I have to take a break from our stroll down vitamin lane to comment on a statement put out by the US Preventative Services Task Force. The statement reads that there is not enough evidence to recommend for or against vitamin and mineral supplements to prevent cancer or cardiovascular disease. They also condition this statement with the fact that it does not apply to women who are or may become pregnant, children, hospitalized patients, the chronically ill, or those with a nutritional deficiency.
I am not sure where to begin with this so I will just start with the fact that I agree with this statement, but it deeply frustrates me and it is not followed by a call to arms to mobilize all resources we have to remedy this ignorance. The fact that almost all of the vitamins and minerals have been known for over 100 years and yet still to this day we cannot recommend for or against them for the top two killers of people in America attests to the scarcity of good studies done on vitamins and minerals. These substances should have been exhausted as possible treatments LONG before we started inventing new foreign substances to put into our body to do this job. This goes to the very heart of the reason I started this blog. These studies need to be done. We should have known the answer to this long ago.
Secondly this brings up a main issue I have with much of the vitamin research that is done. Very little of it is devoted to treating illness. Often they look at large groups of healthy individuals and try to see a difference between the vitamin group and the placebo group. No pharmaceutical company would allow any of their drugs to be submitted to such research because it is really hard to make healthy people more healthy. The size and cost of a study that would have to be done to pick up the small benefit that may be conferred would not be tolerable. But this is the type of research vitamins are put through most often and not surprisingly no conclusions can be drawn from the studies.
One may notice that I comment mostly on studies looking at using vitamins, herbs or minerals to treat disease, not to maintain health. The reason for this is I feel supplementing vitamins in isolation to maintain health is likely a lost cause. Yes, a multivitamin is likely good to avoid deficiency but by itself it is unlikely to make the difference between health and disease. The reason being is that a multivitamin is amazingly incomplete. We are just in the beginning of understanding micronutrients. A multivitamin only provides a handful of the over 10,000 phytochemicals founds in plants that help us to maintain health. When you eat one single piece of fruit you are ingesting hundreds of chemicals. Each one of these interacts with the absorption and action of the others. And your body, depending on its needs at that time will increase or decrease its absorption of those chemicals at that time. Not to mention the variation in the amount of chemicals in that fruit based on the health of the soil, the ripeness of the fruit, and even the time of day it was picked. Despite this vast variation our bodies have evolved to get exactly what it needs from these plants to be healthy and active.

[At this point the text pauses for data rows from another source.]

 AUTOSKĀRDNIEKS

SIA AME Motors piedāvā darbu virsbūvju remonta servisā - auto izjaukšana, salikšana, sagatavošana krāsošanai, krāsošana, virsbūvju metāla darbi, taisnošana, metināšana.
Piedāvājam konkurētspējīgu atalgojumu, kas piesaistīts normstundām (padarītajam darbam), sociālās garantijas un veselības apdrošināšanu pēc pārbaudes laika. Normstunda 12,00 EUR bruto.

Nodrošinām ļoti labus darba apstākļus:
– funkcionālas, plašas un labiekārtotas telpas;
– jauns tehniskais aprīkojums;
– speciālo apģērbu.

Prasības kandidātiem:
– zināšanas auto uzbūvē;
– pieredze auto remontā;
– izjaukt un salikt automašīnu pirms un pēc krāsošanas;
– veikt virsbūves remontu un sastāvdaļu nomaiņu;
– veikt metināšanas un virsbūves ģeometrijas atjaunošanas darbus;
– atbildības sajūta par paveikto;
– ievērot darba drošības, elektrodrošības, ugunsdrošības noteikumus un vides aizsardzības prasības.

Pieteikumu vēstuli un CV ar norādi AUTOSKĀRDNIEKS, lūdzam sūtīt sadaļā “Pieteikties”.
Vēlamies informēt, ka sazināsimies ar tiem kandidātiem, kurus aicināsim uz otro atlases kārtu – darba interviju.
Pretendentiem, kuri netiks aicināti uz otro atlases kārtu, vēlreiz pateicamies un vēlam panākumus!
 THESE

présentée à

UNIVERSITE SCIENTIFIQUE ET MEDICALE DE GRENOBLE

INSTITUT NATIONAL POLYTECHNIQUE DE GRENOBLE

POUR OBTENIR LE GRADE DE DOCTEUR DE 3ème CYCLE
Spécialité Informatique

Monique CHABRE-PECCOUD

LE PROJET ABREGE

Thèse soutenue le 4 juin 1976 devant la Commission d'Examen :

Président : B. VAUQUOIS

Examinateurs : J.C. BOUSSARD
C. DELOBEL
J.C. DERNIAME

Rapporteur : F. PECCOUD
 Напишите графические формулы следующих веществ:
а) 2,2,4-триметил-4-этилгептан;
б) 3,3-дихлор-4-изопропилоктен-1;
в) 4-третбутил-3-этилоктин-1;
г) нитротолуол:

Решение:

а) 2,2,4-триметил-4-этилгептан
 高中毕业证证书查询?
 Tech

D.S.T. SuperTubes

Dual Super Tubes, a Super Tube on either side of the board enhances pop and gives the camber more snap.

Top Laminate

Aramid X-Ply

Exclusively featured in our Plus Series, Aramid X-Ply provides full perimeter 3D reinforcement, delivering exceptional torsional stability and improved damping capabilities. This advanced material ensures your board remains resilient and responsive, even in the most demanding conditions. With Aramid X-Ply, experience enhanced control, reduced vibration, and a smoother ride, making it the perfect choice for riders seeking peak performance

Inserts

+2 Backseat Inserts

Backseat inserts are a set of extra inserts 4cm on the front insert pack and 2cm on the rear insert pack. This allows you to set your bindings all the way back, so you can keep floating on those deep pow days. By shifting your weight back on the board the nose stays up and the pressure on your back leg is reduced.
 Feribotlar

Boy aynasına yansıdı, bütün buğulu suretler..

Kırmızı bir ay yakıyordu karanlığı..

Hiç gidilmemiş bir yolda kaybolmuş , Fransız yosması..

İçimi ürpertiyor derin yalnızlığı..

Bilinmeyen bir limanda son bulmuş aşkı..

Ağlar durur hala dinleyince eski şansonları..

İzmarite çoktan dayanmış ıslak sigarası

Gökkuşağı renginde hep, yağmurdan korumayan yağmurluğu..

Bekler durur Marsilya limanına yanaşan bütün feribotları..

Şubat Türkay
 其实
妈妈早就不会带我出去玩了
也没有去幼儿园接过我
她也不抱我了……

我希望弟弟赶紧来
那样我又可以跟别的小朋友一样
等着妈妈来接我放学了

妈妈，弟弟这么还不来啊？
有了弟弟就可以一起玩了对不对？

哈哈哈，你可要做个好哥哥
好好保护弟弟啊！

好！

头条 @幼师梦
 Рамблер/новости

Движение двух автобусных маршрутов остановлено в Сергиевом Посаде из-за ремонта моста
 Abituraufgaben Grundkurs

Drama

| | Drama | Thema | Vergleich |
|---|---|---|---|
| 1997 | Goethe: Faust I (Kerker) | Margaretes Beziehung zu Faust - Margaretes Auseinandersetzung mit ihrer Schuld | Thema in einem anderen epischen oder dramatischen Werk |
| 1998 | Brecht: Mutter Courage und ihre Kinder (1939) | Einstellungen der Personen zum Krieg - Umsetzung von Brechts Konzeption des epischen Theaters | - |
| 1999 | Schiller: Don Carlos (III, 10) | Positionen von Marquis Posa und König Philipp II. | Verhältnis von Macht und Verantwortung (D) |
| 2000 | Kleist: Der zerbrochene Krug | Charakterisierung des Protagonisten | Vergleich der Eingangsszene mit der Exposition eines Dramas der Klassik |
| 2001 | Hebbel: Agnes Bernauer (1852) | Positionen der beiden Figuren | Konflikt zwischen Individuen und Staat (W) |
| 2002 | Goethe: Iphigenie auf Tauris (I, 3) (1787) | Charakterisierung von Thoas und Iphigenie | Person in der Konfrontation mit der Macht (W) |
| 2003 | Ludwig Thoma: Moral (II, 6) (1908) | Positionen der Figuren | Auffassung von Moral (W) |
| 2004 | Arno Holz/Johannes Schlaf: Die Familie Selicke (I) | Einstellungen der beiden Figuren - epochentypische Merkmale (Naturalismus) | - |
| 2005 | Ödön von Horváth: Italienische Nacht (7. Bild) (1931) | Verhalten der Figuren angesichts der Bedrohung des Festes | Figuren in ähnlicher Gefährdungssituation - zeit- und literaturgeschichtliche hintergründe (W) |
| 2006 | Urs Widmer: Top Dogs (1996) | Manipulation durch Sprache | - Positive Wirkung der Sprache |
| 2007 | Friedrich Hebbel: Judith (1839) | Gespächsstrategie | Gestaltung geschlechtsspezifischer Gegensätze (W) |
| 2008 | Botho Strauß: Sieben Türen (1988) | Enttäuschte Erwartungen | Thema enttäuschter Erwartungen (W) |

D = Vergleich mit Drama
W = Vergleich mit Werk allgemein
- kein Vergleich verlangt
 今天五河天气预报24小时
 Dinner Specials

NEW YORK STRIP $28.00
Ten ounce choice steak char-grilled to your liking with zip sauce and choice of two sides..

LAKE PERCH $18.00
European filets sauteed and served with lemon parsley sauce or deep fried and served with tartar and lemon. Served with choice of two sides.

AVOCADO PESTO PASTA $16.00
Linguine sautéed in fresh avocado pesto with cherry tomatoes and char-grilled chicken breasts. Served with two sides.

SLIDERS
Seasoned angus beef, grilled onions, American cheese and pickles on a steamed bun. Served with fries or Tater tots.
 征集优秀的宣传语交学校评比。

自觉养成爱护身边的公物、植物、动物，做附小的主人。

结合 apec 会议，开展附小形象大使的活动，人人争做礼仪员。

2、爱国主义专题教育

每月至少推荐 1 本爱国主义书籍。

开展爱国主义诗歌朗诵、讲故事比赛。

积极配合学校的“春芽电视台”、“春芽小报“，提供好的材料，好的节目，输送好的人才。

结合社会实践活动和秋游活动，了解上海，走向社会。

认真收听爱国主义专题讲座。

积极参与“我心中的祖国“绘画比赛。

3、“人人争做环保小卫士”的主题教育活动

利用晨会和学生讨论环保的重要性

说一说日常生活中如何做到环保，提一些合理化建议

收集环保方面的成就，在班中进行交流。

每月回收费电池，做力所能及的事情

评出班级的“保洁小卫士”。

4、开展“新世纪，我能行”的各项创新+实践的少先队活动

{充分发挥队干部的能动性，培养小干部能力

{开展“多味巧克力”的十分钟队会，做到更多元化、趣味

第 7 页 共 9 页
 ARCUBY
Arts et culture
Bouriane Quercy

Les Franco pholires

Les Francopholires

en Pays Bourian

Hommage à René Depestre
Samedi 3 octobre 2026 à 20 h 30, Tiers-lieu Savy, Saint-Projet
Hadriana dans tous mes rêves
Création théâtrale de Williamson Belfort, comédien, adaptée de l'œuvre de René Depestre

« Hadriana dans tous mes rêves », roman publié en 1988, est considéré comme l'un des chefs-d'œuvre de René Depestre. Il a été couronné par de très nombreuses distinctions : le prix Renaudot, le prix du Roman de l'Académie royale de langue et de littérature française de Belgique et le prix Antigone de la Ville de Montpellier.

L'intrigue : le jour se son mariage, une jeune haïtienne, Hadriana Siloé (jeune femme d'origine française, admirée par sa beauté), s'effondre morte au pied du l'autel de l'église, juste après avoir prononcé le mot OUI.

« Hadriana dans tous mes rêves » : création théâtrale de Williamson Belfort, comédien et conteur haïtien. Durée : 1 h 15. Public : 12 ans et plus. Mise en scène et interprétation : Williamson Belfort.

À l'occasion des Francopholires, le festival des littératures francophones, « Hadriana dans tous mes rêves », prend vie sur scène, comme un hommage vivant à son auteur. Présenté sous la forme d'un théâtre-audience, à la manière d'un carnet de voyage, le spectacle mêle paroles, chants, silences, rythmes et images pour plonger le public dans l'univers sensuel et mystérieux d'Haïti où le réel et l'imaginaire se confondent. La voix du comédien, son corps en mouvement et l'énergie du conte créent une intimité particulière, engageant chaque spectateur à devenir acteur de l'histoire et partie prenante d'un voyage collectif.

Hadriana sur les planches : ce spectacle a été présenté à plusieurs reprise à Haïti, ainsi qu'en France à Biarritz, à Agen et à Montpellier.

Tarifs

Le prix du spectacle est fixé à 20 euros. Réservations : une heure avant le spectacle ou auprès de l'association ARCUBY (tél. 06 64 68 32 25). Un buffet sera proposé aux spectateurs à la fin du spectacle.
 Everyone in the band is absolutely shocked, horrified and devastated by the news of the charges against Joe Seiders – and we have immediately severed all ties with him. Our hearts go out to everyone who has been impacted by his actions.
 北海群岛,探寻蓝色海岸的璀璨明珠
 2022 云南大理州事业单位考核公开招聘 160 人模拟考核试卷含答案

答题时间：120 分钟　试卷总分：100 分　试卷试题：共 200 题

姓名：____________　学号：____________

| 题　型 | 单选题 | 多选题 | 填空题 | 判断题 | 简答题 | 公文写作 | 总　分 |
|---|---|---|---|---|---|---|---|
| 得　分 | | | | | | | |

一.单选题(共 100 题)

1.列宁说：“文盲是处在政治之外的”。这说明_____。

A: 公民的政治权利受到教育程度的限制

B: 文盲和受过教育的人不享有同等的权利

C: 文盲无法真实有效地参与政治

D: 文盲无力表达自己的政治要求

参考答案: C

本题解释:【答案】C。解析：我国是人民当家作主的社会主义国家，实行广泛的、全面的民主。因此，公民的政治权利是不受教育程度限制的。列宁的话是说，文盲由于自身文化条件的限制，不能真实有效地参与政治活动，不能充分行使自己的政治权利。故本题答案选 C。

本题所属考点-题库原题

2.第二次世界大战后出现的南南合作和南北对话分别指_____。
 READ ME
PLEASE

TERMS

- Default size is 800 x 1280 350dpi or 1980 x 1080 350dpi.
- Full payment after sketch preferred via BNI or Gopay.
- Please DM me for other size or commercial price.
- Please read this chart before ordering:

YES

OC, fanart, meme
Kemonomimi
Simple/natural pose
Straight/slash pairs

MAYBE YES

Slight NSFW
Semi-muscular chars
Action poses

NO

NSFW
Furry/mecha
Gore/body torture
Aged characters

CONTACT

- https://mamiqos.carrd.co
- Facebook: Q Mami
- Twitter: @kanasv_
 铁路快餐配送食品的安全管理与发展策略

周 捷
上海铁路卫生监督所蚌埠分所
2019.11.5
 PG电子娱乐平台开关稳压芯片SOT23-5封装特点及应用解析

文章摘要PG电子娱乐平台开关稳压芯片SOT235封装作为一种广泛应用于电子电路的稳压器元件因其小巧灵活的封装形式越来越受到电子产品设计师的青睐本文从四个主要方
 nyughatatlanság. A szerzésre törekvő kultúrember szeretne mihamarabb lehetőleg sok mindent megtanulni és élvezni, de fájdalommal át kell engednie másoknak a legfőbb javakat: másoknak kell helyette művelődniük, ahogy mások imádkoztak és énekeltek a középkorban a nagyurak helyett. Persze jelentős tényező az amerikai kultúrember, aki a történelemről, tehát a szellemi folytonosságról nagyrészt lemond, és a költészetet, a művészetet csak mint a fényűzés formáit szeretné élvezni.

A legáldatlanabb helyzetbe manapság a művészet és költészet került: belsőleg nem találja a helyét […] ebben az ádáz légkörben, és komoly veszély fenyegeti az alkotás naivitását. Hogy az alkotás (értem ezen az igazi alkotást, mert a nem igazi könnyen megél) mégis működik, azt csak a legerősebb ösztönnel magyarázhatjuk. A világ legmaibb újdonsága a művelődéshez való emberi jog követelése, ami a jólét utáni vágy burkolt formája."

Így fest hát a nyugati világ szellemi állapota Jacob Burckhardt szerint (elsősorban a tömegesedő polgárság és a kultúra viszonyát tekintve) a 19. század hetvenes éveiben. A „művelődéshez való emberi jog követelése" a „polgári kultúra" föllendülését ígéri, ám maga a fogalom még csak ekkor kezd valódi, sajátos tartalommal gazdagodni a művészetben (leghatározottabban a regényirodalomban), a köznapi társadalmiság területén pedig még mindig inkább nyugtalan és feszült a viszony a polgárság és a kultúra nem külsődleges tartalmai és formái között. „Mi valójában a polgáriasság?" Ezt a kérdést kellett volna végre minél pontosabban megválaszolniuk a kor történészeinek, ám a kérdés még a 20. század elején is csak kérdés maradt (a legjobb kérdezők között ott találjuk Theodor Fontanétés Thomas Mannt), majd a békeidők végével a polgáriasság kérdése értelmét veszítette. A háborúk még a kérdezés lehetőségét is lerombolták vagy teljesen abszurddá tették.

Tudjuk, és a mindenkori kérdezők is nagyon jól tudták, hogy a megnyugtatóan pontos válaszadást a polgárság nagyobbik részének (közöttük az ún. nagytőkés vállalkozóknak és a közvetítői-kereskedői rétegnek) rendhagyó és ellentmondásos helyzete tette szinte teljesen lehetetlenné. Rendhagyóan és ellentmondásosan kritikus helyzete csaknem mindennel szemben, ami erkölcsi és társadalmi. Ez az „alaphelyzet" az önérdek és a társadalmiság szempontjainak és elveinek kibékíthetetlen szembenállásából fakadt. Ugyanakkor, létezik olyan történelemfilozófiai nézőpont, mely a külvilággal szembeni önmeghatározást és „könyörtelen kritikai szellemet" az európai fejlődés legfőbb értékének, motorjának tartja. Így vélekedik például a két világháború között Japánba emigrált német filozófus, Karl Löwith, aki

When a person is healthy and eating the kinds of foods they should be eating (organic fruits, vegetables, nuts, seeds and a small amount of lean omega 3 rich meat) it all works like an orchastra in perfect harmony. And when we come in with our mega-doses of vitamins and minerals in a untargeted way we are like a child banging on their drums trying to add something meaningful to the music. We add nothing and only cause imbalance. Drug companies know this and so they design their drugs to fix a specific problem, and do not try to design drugs that make healthy people healthier.
But that brings us to all those exceptions they mentioned (pregnant women, children, the chronically ill, hospitalized, and nutritionally deficient). This is where we need the research to know when these vitamins and minerals may play a role. The orchestra is not in harmony and needs help. We have nothing to add to an orchestra that is already playing a beautiful symphony in perfect harmony. We are no where close to the level of knowledge it will take to add anything to this. However, if the cello player is a bit off, we may be able to correct this with targeted therapy with a vitamin, mineral, herb, and if all those fail maybe then a synthetically made pharmaceutical.
Chimpanzees, our closest genetic relative on earth, demonstrate that supplements are likely not the answer to preventing cardiovascular disease and cancer. The rates of these diseases in chimps is drastically lower than in humans. They live in harmony with nature eating the diet that millions of years of evolution have evolved them to eat. They get their dizzying array of phytochemicals not in the form of supplements but in the form of over 100 different types of plants that they consume.
Our bodies are from the earth and we are made up of the same elements as the earth. We need constant replenishment of these minerals to stay alive and healthy. The only way we can keep this healthy connection to the earth is to eat healthy plants that have taken in those minerals and vitamins and incorporated them into themselves.
To date no supplement can replace this. Therefore I urge everyone not to wait for that magic supplement that will replace everything in a healthy diet. You will be waiting for a very long time. To date those 10,000 phytochemicals come in only one safe and reliable form, unprocessed, organic fruits and vegetables and other plant based foods.
However, many studies such as the ones I have highlighted in this blog have pointed toward a role for vitamins, minerals and herbs in treating disease. I just hope statements such as these put out by the USPSTF will not detract from the goal of getting the needed research done to find safer, more effective treatments that bring us back to health rather than artificially alter our bodies with chemicals our bodies are not genetically designed to handle.